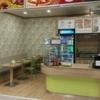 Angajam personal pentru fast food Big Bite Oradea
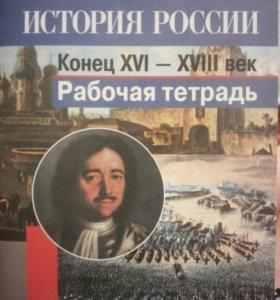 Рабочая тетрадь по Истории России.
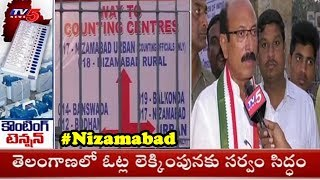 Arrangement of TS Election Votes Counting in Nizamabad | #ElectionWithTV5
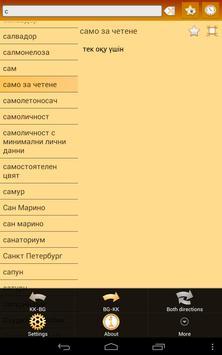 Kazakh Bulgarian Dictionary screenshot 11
----
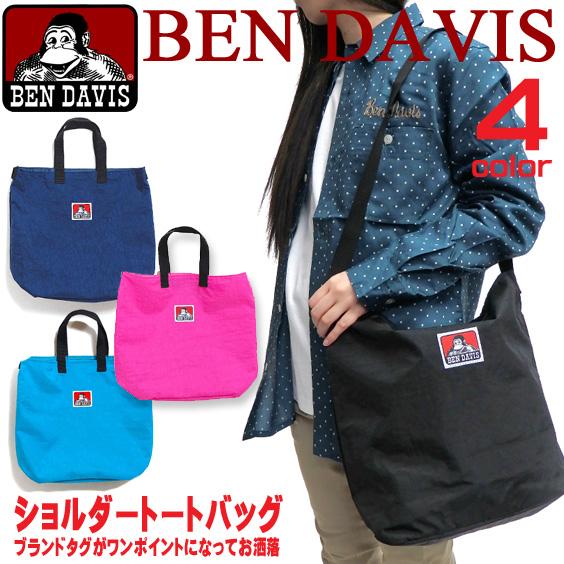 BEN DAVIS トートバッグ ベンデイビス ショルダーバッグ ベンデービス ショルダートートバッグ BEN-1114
----
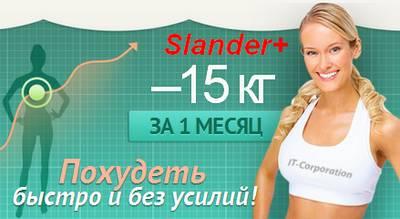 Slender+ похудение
----
### Exercise brief
The answer must be the lines above from the one containing "Angajam personal pentru" through the one containing "Kazakh Bulgarian Dictionary screenshot 11", reproduced exactly, with no pictures and nothing else.

### Output of the task
 Angajam personal pentru fast food Big Bite Oradea
 Рабочая тетрадь по Истории России.
 Arrangement of TS Election Votes Counting in Nizamabad | #ElectionWithTV5
 Kazakh Bulgarian Dictionary screenshot 11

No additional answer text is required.